Pour Rufyiri donc, il faut un cadre général légal pour bien mener ce combat. Se félicitant des premières mesures du ministre de l’Intérieur et de la Sécurité, il souhaite voir ce combat mené dans d’autres ministères, et surtout que ce soit une lutte bien organisée et orientée par les autorités. Cela passerait entre autres par la transparence en ce qui est de la passation des marchés publics. Parce que « si c’est bien et encourageant de combattre la petite corruption, cette lutte sera sans effet si la grande corruption n’est pas combattue au même niveau ». 
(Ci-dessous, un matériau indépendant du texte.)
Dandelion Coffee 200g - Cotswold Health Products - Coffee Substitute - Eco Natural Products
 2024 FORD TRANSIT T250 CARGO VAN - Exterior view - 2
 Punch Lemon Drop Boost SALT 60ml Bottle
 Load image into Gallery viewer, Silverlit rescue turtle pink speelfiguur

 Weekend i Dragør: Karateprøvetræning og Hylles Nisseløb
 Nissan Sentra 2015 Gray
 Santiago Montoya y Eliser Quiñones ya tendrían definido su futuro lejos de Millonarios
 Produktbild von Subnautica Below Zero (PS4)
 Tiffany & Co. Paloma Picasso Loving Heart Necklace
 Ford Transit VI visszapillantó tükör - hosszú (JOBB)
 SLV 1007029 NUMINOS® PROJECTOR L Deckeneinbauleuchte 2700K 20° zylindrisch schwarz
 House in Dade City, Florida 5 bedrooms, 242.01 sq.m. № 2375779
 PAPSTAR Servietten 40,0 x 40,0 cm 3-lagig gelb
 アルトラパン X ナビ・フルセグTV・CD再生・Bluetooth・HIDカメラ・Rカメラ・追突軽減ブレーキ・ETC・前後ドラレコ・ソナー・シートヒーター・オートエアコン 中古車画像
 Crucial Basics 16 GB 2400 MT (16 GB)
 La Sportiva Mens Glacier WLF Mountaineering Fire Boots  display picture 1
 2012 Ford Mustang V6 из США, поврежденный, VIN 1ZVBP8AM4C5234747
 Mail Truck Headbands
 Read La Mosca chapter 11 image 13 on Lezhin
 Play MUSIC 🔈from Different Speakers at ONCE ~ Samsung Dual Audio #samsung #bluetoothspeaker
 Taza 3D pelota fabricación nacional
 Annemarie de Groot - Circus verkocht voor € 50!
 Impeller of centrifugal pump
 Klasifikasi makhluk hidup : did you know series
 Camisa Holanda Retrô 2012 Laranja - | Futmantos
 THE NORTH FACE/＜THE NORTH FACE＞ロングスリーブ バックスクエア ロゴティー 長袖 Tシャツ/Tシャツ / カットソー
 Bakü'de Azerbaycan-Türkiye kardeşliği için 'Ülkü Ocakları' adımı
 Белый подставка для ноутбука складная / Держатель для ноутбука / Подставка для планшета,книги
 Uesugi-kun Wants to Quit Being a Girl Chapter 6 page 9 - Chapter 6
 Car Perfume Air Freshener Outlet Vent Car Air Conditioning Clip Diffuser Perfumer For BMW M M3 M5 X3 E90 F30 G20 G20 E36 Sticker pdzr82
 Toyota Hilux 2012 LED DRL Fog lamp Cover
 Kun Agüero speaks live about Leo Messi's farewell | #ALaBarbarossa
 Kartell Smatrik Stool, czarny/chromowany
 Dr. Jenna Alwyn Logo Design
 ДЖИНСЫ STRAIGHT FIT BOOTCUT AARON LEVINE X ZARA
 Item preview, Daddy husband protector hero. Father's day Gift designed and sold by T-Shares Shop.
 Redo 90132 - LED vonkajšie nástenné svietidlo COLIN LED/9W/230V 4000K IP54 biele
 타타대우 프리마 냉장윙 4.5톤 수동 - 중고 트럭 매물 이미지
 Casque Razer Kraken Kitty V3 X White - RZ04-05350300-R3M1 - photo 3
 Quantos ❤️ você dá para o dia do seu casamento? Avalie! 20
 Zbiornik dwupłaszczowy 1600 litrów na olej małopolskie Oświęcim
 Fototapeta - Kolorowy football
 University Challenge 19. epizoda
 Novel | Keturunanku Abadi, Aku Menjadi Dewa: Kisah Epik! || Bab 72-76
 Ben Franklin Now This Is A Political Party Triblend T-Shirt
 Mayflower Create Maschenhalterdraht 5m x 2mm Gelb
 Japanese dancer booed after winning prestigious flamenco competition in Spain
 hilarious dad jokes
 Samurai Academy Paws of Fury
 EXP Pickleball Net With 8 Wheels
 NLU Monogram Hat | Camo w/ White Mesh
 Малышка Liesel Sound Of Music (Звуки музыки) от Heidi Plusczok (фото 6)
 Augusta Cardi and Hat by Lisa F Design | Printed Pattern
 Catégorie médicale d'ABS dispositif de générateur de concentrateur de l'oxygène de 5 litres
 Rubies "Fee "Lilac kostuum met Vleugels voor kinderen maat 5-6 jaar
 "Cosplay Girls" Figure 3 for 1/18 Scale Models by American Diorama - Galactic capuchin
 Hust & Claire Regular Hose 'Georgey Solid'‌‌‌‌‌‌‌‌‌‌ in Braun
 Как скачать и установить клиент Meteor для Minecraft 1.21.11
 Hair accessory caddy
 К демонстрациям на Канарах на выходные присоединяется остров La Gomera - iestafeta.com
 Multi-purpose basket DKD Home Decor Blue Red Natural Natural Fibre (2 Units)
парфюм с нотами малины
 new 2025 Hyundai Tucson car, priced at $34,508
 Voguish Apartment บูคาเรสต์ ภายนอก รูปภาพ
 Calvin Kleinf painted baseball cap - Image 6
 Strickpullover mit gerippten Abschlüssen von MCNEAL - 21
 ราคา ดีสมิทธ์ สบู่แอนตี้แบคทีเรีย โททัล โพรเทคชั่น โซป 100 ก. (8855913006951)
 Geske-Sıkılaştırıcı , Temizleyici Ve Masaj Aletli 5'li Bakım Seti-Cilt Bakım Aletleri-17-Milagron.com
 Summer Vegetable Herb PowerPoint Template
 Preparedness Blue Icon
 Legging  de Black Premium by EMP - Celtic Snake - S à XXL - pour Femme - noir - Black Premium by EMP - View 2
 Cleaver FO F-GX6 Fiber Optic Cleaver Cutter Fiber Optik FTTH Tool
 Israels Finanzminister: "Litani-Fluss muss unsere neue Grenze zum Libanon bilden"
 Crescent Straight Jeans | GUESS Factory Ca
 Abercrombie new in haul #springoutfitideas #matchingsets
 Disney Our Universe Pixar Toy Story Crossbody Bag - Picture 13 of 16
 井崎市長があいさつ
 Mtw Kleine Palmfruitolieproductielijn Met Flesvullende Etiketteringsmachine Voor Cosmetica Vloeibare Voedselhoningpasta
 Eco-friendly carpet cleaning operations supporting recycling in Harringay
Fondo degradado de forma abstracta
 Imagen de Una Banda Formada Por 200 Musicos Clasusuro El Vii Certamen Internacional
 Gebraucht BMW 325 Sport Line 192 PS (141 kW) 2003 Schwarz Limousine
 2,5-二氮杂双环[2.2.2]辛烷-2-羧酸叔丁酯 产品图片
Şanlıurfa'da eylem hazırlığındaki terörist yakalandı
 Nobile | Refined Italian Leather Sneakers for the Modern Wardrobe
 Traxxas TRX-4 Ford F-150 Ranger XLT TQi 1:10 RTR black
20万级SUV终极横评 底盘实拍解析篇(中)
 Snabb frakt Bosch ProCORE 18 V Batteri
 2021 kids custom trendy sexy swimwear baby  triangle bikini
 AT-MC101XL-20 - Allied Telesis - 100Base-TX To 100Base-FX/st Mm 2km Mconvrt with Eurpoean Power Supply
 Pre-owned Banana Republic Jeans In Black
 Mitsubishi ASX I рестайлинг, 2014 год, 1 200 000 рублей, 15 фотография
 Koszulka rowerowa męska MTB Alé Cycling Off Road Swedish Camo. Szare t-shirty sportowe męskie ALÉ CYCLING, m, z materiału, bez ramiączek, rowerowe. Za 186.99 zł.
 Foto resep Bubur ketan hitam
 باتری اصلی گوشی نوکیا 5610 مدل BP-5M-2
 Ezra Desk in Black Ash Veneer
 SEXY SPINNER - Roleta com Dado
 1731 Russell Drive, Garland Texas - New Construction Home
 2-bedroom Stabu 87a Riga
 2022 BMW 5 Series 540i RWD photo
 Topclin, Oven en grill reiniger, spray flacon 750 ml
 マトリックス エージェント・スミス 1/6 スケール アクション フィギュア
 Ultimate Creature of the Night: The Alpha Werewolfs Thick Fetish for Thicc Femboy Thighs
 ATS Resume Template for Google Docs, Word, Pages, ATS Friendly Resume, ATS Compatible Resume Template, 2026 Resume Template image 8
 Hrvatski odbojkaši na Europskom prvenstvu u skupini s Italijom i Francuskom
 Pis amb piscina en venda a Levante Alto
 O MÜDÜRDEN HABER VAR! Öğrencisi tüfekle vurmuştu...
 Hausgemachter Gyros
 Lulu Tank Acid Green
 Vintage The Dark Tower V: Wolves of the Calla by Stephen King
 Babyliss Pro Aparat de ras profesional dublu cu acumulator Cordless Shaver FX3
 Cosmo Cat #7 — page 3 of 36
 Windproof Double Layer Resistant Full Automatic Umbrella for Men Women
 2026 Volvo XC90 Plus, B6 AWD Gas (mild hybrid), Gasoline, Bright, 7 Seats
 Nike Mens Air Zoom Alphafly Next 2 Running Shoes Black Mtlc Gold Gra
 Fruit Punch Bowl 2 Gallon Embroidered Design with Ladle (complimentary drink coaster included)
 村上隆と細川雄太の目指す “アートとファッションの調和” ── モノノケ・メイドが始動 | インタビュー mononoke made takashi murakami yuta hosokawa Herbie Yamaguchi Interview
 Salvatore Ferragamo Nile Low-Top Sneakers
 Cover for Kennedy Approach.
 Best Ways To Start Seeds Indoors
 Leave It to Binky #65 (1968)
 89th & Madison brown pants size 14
Et le premier signe d’une bonne volonté est inscrit dans les articles 29 à 36 de la loi anti-corruption. Cela concerne, rappelle le président de l’OLUCOME, la déclaration du patrimoine des personnes entrant en fonction endéans 15 jours dès leur prise de fonction. Cela serait suivi par la répression de tout enrichissement illicite et de tout signe extérieur de richesse. « Ce qu’aucune personnalité du nouveau pouvoir n’a pas encore fait », regrette-t-il.